| What the task requires |
Return all the lines below exactly. Any picture among them is omitted.

| Information shown |
====================

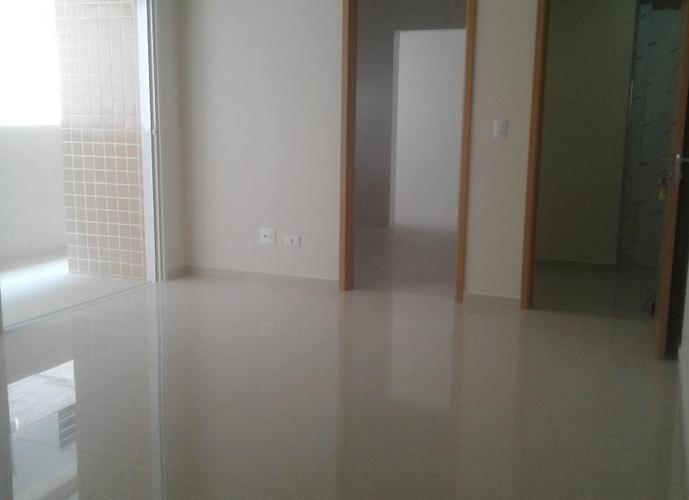 Apartamento em Gonzaga/SP de 91m² 2 quartos a venda por R$ 640.000,00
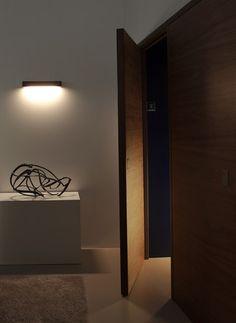 LED60 by Tunto Design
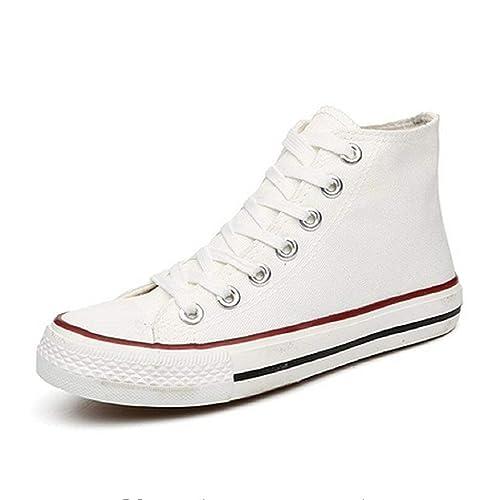 Mujer Alta 005 Zapatillas Deporte Color De Blanco Lona Xbb 6IyY7gvbf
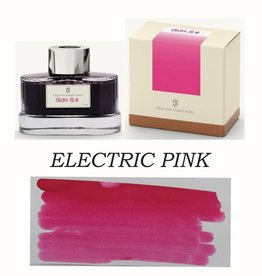 FABER-CASTELL GRAF VON FABER-CASTELL ELECTRIC PINK - 75ML BOTTLED INK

====================

| Answer to this problem |
 Apartamento em Gonzaga/SP de 91m² 2 quartos a venda por R$ 640.000,00
 LED60 by Tunto Design
 Mujer Alta 005 Zapatillas Deporte Color De Blanco Lona Xbb 6IyY7gvbf
 FABER-CASTELL GRAF VON FABER-CASTELL ELECTRIC PINK - 75ML BOTTLED INK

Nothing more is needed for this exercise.